Repository: https://github.com/viperrcrypto/Siftly
Reviewed commit: b25daa45b858f4be096b5c368671c34db4407d8e
Core Ideas
SQLite is the storage substrate for both raw and derived bookmark state. The Prisma schema keeps Bookmark rows with stable tweet IDs, text, author fields, source type, timestamps, and rawJson, then hangs MediaItem, BookmarkCategory, Category, ImportJob, and Setting rows off that local database (schema). Raw tweet JSON and media URLs are the source evidence. semanticTags, entities, enrichmentMeta, imageTags, category joins, settings, and the runtime FTS5 table are derived or behavior-shaping state rather than independent source material.
Import accepts several bookmark/media source formats but normalizes them into one bookmark model. parseBookmarksJson() accepts raw Twitter-like tweet arrays, flat exporter rows, Siftly re-export rows, and the app's console/bookmarklet { bookmarks: [...] } shape, then normalizes IDs, text, author, hashtags, URLs, media, and raw JSON (parser). The upload endpoint deduplicates on tweetId, creates Bookmark rows, stores media rows, records an ImportJob, and distinguishes source: "bookmark" from source: "like" (import API). The client-side import page also ships a bookmarklet and console script that intercept X/Twitter API responses while the user scrolls, then emits JSON for upload (import UI).
Live X import is implemented as an optional second source path. Besides file/bookmarklet import, Siftly has X OAuth 2.0 PKCE routes that store verifier/state, exchange tokens, refresh access tokens, and fetch /2/users/me/bookmarks pages with media/user expansions into the same Bookmark and MediaItem tables (authorize route, callback route, fetch route).

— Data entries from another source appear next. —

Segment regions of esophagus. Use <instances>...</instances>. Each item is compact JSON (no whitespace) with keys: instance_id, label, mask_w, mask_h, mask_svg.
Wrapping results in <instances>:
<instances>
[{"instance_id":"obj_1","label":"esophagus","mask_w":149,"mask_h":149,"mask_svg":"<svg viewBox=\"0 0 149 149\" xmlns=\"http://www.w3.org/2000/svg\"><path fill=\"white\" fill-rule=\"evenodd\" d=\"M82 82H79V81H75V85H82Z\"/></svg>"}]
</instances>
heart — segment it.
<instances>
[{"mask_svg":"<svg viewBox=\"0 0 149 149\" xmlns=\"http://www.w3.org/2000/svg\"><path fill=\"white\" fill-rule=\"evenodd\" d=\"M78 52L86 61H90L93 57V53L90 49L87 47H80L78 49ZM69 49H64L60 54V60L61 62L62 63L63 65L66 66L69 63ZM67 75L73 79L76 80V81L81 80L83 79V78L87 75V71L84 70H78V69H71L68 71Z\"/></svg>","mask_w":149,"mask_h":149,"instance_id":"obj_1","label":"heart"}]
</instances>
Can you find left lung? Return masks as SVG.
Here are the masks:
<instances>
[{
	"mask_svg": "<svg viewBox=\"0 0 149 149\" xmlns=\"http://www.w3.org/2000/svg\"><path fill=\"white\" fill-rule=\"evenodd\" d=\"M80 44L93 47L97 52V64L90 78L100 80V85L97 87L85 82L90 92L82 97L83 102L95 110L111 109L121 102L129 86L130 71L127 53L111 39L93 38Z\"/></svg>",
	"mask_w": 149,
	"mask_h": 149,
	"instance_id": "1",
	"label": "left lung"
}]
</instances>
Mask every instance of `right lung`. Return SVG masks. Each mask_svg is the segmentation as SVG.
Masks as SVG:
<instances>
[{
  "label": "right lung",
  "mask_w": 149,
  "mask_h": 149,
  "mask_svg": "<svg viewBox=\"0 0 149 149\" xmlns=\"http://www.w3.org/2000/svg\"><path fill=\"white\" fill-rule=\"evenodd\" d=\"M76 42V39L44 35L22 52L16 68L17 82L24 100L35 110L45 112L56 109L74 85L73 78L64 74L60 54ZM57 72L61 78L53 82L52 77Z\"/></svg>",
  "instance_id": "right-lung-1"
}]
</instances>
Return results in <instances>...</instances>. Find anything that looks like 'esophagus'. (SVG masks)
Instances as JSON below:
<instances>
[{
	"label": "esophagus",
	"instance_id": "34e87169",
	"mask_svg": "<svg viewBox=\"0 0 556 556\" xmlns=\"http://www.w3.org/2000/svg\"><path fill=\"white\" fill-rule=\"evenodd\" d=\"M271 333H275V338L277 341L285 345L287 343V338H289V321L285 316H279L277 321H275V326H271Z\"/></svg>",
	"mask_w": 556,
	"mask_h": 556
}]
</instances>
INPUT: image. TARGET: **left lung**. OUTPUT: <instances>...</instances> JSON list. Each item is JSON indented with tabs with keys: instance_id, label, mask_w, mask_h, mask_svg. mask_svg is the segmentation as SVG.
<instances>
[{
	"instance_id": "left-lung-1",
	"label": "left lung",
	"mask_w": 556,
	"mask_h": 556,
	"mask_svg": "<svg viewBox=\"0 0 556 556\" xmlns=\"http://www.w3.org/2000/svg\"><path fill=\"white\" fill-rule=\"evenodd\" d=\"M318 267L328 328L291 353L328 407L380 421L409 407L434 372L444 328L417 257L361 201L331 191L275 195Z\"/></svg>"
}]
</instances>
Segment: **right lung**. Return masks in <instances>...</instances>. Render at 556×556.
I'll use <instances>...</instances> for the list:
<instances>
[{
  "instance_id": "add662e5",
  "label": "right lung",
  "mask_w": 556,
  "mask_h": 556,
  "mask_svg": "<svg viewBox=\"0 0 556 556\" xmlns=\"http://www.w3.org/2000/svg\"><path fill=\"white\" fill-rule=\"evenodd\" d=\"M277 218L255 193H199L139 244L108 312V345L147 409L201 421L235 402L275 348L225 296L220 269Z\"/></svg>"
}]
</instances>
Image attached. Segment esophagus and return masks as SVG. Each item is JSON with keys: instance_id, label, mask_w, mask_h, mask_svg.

A separate cookie/session-token sync path uses X internal GraphQL pagination and a scheduler setting for recurring sync (twitter API helper, sync scheduler).
Deterministic extraction is a cheap derived layer before LLM calls. extractEntities() parses stored rawJson and mines hashtags, URLs, mentions, tweet type, media types, and known tool/product names from a curated domain map without an AI call (raw JSON extractor). This output is a derived knowledge artifact when shown or indexed, but the curated domain table and extraction rules are symbolic system-definition artifacts because they decide what counts as a tool, URL, reply, quote, or thread.
LLM enrichment is multi-stage and field-oriented. Vision analysis prompts an AI model for JSON containing people, OCR text, objects, scene, action, mood, style, meme template, and tags, then stores the JSON in MediaItem.imageTags (vision analyzer). Semantic enrichment combines text, image context, entities, hashtags, tools, and mentions to generate semanticTags plus sentiment, people, and company metadata. Categorization then combines tweet text, image context, AI tags, hashtags, and tools with the live Category.description values to assign 1-3 categories and confidence scores (categorizer). The derived tags and assignments advise search and browsing; the prompts and category descriptions instruct future enrichment.
Stage markers make the pipeline resumable, but the orchestration state is in-memory. Pipeline status, stage counters, abort flag, and current stage live in globalThis for API polling, while durable progress is inferred from database markers: entities: null, imageTags: null or {}, semanticTags: null or [], and enrichedAt (categorize route, vision analyzer). A forced run clears some failure sentinels and reprocesses all bookmarks. This is practical resumability for local enrichment, not an audited lineage graph: each derived field records little about prompt version, model version, or source-field version beyond its current value.
Concurrency and retry policy are local and bounded. Vision uses 12 concurrent media tasks, retries retryable SDK failures with fixed delays, skips large images, caches duplicate URL analysis, and writes {} after failed media attempts to avoid infinite loops (vision analyzer). Bulk semantic enrichment uses batches of five with two concurrent batches. The current categorize API also runs bookmark workers with a five-worker pool and drains a shared categorization queue in 25-item batches (categorize route). Failed semantic enrichments remain null for retry; failed categorization batches are logged and not promoted into a durable error artifact.
Search is hybrid retrieval plus LLM reranking. bookmark_fts is a runtime SQLite FTS5 virtual table over bookmark text, semantic tags, entities, and image tags, rebuilt after enrichment (FTS helper). The AI search route extracts keywords, detects likely category intent from regexes and category metadata, retrieves FTS/category/recent candidates, builds rich per-bookmark index entries, and asks the configured LLM or CLI to return scored matches and short reasons (AI search route, keyword utility). FTS rows and LLM rerank output have ranking authority over search results, but they do not update the underlying corpus or category definitions.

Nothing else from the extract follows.